▶ **Source passage**:
──────

What about the TRX riser warrants an extra $700? Is there extra material there? A different manufacturing process? No, they just have it on the target bow page, that’s it. And for that reason alone I hope it bombs. 


Sent from my iPhone using Tapatalk


----------



## friedm1 (Jan 31, 2007)

ncsurveyor said:


> What about the TRX riser warrants an extra $700? Is there extra material there? A different manufacturing process? No, they just have it on the target bow page, that’s it. And for that reason alone I hope it bombs.
> 
> 
> Sent from my iPhone using Tapatalk


my honest opinion is the TRX 34 is a BETA test for how they can market bows going forward and what people are willing to pay for them. So up to now they have a target line and a hunting line, in the past they had a few models like the Halon X and Pro Comp that could be used for hunting, but shops didnt carry them and they weren't huge sellers. Then you get the Traverse, which gets treated with a bit of revisionist history here because when it first came out it was not gang busters out of the gate and is honestly a forgotten model in comparison to the Halon line.

as far as the material and aluminum cost, i have no idea what the differences are and the CNC time spends...but i know Mathews charges a premium for their target bows because they can and they are the winningest 3D bow out there right now.


----------



## Daljwil (Feb 16, 2020)

I just don't get it...... they could've made only 1 change... VXR stretched to 33.... and they would've sold SO MANY


----------



## roosiebull (Oct 3, 2010)

──────

▶ **Record list**:
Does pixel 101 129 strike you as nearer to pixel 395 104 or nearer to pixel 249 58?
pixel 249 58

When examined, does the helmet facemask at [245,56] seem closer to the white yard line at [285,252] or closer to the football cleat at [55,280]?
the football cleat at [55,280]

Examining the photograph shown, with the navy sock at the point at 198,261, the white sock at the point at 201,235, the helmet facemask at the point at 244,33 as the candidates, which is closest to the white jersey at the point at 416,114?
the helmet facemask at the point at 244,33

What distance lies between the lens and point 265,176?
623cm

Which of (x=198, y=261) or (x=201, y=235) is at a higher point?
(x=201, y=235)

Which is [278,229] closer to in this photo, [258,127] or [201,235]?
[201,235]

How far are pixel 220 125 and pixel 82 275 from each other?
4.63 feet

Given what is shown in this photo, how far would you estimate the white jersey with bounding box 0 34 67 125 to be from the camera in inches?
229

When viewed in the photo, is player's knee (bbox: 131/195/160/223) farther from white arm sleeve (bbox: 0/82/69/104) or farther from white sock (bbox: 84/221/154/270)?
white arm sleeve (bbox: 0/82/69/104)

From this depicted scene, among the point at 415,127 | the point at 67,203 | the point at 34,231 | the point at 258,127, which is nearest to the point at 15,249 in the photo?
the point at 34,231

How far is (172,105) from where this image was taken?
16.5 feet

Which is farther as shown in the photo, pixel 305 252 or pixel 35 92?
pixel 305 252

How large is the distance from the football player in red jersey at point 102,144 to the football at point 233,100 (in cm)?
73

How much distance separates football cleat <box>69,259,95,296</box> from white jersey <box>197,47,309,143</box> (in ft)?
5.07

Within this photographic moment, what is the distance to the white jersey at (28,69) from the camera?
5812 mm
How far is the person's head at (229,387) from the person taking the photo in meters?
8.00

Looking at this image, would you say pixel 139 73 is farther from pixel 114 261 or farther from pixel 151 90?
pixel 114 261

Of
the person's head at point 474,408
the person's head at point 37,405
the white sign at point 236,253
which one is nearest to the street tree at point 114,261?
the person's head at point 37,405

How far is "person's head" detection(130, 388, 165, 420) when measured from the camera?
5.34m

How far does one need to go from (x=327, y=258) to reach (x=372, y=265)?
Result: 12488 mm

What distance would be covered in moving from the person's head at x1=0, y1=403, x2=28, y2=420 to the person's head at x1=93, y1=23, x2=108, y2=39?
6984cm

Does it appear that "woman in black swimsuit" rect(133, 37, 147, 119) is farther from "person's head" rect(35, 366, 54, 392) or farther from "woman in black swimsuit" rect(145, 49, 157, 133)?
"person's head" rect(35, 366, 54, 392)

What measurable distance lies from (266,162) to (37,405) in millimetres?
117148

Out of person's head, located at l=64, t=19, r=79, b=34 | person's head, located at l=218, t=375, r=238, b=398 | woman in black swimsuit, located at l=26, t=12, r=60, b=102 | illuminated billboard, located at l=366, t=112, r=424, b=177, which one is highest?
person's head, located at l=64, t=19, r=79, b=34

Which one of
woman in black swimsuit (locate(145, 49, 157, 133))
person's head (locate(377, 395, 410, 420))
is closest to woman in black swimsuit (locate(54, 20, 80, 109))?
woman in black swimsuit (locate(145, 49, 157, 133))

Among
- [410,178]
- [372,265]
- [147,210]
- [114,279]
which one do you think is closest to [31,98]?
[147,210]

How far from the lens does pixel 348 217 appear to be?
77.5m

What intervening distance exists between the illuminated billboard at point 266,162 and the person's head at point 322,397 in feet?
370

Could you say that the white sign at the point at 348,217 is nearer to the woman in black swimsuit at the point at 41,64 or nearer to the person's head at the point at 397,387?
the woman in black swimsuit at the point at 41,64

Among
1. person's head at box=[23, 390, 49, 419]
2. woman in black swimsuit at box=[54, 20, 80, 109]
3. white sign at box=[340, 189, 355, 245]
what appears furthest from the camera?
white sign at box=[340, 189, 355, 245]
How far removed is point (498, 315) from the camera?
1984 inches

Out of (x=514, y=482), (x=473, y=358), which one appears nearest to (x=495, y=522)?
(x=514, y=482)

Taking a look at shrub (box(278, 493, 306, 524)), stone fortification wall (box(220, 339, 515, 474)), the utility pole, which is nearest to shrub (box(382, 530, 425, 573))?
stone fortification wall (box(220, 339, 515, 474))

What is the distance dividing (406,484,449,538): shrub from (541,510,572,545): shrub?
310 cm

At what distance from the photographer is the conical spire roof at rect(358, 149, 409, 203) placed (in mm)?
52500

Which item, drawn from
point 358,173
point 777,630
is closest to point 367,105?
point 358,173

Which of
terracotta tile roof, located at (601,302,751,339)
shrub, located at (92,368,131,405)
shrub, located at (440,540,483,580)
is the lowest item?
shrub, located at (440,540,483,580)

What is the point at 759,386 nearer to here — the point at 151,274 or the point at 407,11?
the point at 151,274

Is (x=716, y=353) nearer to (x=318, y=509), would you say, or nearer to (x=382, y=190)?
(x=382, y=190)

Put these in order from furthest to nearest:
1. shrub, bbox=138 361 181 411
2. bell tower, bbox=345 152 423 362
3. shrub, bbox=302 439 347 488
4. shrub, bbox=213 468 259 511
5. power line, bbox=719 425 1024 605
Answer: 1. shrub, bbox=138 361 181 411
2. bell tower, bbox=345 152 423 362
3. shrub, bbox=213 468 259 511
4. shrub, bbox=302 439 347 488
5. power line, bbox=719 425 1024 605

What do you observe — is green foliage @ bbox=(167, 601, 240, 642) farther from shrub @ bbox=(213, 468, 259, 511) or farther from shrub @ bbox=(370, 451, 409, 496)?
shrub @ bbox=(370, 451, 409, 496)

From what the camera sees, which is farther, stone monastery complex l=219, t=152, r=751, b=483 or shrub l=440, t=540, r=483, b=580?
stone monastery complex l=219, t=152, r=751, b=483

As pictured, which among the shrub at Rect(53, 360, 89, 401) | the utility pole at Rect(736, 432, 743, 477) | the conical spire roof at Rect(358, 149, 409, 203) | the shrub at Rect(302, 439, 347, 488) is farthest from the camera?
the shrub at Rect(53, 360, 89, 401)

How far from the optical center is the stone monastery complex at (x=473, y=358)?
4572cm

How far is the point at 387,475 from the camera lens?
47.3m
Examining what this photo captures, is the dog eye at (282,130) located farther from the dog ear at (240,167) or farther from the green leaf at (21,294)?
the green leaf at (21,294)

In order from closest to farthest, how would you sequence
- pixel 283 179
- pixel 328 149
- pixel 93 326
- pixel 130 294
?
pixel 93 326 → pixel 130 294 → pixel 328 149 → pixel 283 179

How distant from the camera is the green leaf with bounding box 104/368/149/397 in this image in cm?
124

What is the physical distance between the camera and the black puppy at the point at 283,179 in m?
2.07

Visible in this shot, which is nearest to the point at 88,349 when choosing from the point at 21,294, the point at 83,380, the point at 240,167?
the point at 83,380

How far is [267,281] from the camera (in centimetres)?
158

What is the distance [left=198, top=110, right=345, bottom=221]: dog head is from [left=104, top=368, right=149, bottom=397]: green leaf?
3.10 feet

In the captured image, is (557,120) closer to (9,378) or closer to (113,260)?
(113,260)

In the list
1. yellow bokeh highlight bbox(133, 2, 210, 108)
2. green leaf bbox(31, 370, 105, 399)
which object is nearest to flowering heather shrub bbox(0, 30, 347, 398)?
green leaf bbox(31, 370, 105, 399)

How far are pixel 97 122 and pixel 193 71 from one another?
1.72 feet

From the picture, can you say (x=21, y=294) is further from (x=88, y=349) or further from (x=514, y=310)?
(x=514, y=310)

──────

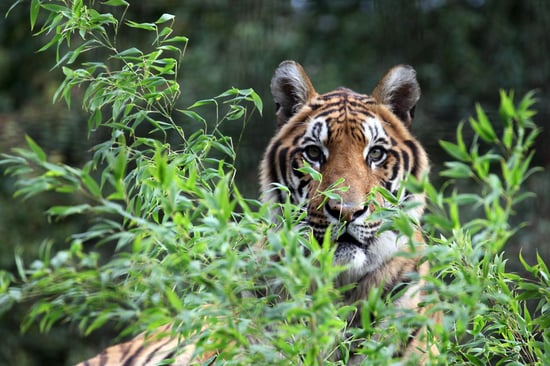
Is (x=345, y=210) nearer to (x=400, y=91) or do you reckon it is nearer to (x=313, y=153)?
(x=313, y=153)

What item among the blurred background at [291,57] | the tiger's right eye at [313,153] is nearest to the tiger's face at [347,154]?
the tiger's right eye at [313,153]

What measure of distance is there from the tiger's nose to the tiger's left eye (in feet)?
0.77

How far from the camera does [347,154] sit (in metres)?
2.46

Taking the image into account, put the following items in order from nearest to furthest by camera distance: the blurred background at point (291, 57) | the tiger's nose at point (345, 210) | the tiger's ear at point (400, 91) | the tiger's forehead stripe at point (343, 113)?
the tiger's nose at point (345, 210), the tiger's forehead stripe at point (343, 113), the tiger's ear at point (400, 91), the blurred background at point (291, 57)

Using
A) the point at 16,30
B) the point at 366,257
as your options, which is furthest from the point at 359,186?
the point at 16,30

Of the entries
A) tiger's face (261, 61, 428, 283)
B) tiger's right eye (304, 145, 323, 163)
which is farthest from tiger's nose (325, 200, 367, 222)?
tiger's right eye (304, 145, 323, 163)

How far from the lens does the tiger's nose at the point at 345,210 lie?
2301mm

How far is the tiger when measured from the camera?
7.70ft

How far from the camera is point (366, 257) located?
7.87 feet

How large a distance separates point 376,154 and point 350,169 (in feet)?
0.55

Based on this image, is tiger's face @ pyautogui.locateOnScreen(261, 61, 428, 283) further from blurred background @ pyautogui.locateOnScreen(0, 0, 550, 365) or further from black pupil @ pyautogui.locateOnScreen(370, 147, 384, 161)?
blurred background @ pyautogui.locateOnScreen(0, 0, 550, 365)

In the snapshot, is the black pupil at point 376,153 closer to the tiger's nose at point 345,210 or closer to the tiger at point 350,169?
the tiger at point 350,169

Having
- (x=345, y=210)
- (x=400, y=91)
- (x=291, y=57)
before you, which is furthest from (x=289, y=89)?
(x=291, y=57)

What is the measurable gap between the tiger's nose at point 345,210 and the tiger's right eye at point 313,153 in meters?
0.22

──────

▶ **Tasks and exercises**:
A - Edit the stretch of the archery forum thread from "## Daljwil (Feb" through "(Oct 3, 2010)", replacing "VXR" with "Traverse".
B - Resume the archery forum thread from the point where it stops.

▶ **Task-by-task outputs**:
A -
## Daljwil (Feb 16, 2020)

I just don't get it...... they could've made only 1 change... Traverse stretched to 33.... and they would've sold SO MANY


----------



## roosiebull (Oct 3, 2010)

B -
the V3 will still sell better than any other bow.... people who are upset because most are unwilling to buy a different brand, so these are their options. i wouldn't call the release a fail, it's pretty much what is predictable. a bunch of people will still buy them and claim they are the best bow ever... the 27 will hold like a 34" ata bow, etc

i remember the outrage when the triax was released, way worse than this, then it turns into maybe the best selling bow of all time.

they have no reason to change anything until overall sales drop, why show their whole hand until they need to? Mathews is a very successful business with good business strategy, they are just trying to sell more bows than anyone, not make the most advanced bows on the market. 

i bet they have some cool stuff in their back pocket, and you'll see it when they need it to boost sales


----------



## ncsurveyor (May 12, 2009)

friedm1 said:


> my honest opinion is the TRX 34 is a BETA test for how they can market bows going forward and what people are willing to pay for them. So up to now they have a target line and a hunting line, in the past they had a few models like the Halon X and Pro Comp that could be used for hunting, but shops didnt carry them and they weren't huge sellers. Then you get the Traverse, which gets treated with a bit of revisionist history here because when it first came out it was not gang busters out of the gate and is honestly a forgotten model in comparison to the Halon line.
> 
> as far as the material and aluminum cost, i have no idea what the differences are and the CNC time spends...but i know Mathews charges a premium for their target bows because they can and they are the winningest 3D bow out there right now.


I agree, so its dishonest to try to market it as a hunting bow when the ONLY thing hunting about it is it has a quiver hole. Doesn’t come in camo, doesn’t have the newest technology like switch weight, and has the price of a target bow.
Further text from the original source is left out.